The deployment of coding agents in privacy-sensitive and resource-constrained environments drives the demand for capable open-weight Small Language Models (SLMs). However, they suffer from a fundamental capability gap: unlike frontier large models, they lack the inference-time strong generalization to work with complicated, unfamiliar codebases. We identify that the prevailing Task-Centric Learning (TCL) paradigm, which scales exposure across disparate repositories, fails to address this limitation. In response, we propose Repository-Centric Learning (RCL), a paradigm shift that prioritizes vertical repository depth over horizontal task breadth, suggesting SLMs must internalize the "physics" of a target software environment through parametric knowledge acquisition, rather than attempting to recover it via costly inference-time search. Following this new paradigm, we design a four-unit Repository-Centric Experience, transforming static codebases into interactive learning signals, to train SWE-Spot-4B, a family of highly compact models built as repo-specialized experts that breaks established scaling trends, outperforming open-weight models up to larger (e.g., CWM by Meta, Qwen3-Coder-30B) and surpassing/matching efficiency-focused commercial models (e.g., GPT-4.1-mini, GPT-5-nano) across multiple SWE tasks. Further analysis reveals that RCL yields higher training sample efficiency and lower inference costs, emphasizing that for building efficient intelligence, repository mastery is a distinct and necessary dimension that complements general coding capability.

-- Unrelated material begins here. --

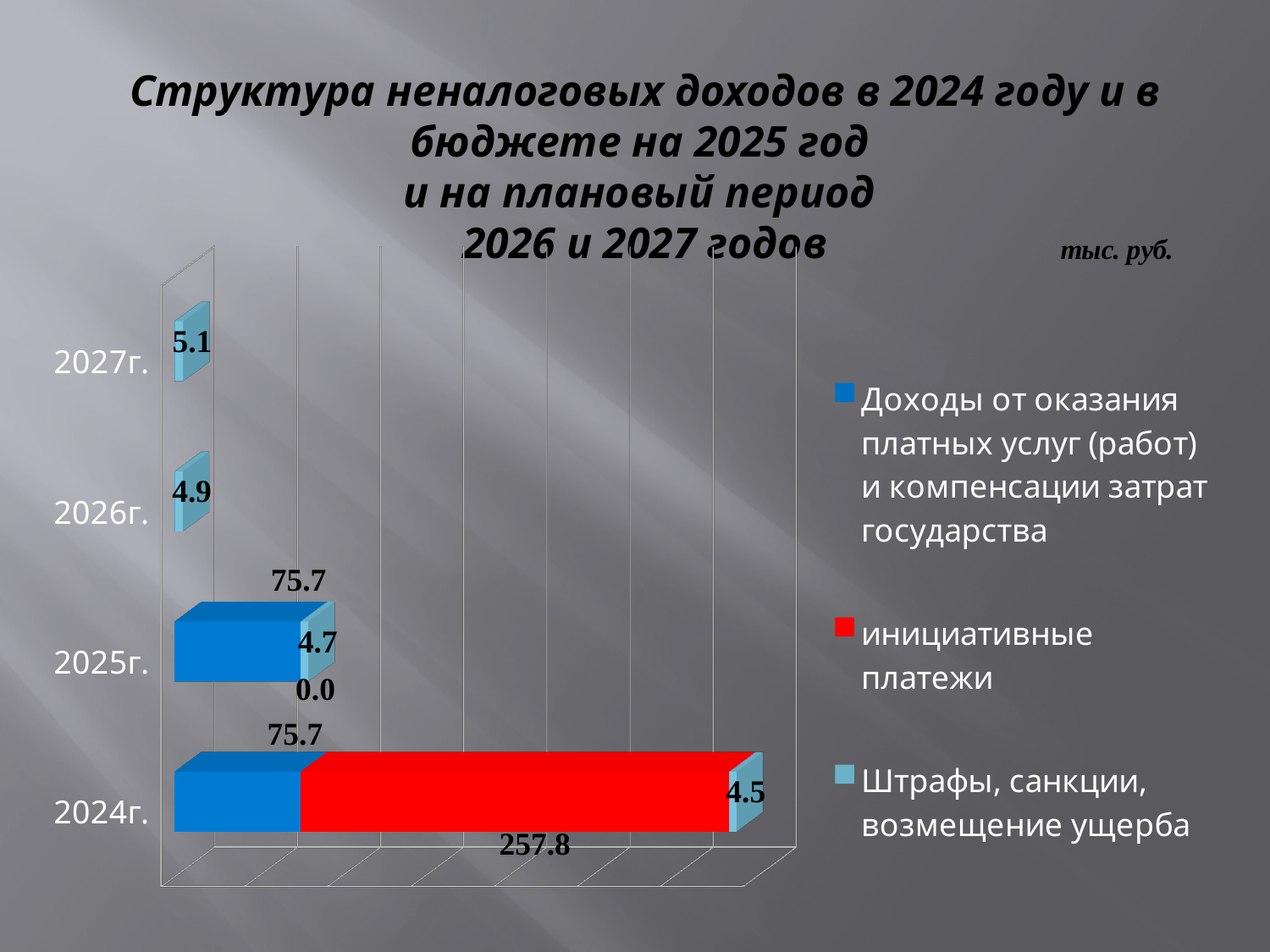
What kind of chart is shown on the slide? Stacked bar chart Which year has the lowest value for Штрафы, санкции, возмещение ущерба? 2024г. What is the value of Штрафы, санкции, возмещение ущерба for 2027г.? 5.1 What is the value of инициативные платежи for 2025г.? 0.0 How many years (categories) are shown on the chart? 4 Which is larger for 2024г.: инициативные платежи or Доходы от оказания платных услуг? инициативные платежи What is the value of Доходы от оказания платных услуг (работ) и компенсации затрат государства for 2025г.? 75.7 What is the value of инициативные платежи for 2024г.? 257.8 Which year has the highest value for Штрафы, санкции, возмещение ущерба? 2027г. What is the difference between инициативные платежи in 2024г. and in 2025г.? 257.8 How many series does the legend list? 3 What is the total of the stacked bar for 2024г.? 338.0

翻译：在隐私敏感和资源受限的环境中部署编码智能体，推动了对高性能开源小参数语言模型（SLMs）的需求。然而，这些模型存在一个根本性的能力缺陷：与前沿大模型不同，它们缺乏在推理时对复杂、陌生代码库进行强泛化的能力。我们发现，当前主流的任务中心化学习（TCL）范式，即通过广泛接触不同仓库来扩展经验，无法解决这一局限。为此，我们提出了仓库中心化学习（RCL）这一范式转变，它优先考虑对单个仓库的纵向深度探索，而非横向任务广度。该范式认为，小参数语言模型必须通过参数化知识获取来内化目标软件环境的“物理规律”，而非试图通过昂贵的推理时搜索来恢复这些信息。遵循这一新范式，我们设计了一个包含四个单元的仓库中心化经验模块，将静态代码库转化为交互式学习信号，并以此训练了SWE-Spot-4B模型系列。该系列是高度紧凑的仓库专业化专家模型，打破了既有的缩放规律，在多项软件工程任务上，其性能超越了参数规模更大的开源模型（例如Meta的CWM、Qwen3-Coder-30B），并达到或超越了注重效率的商业模型（例如GPT-4.1-mini、GPT-5-nano）。进一步分析表明，RCL范式带来了更高的训练样本效率和更低的推理成本，这强调了一个观点：对于构建高效智能体而言，精通特定仓库是一个独特且必要的维度，它与通用编码能力形成互补。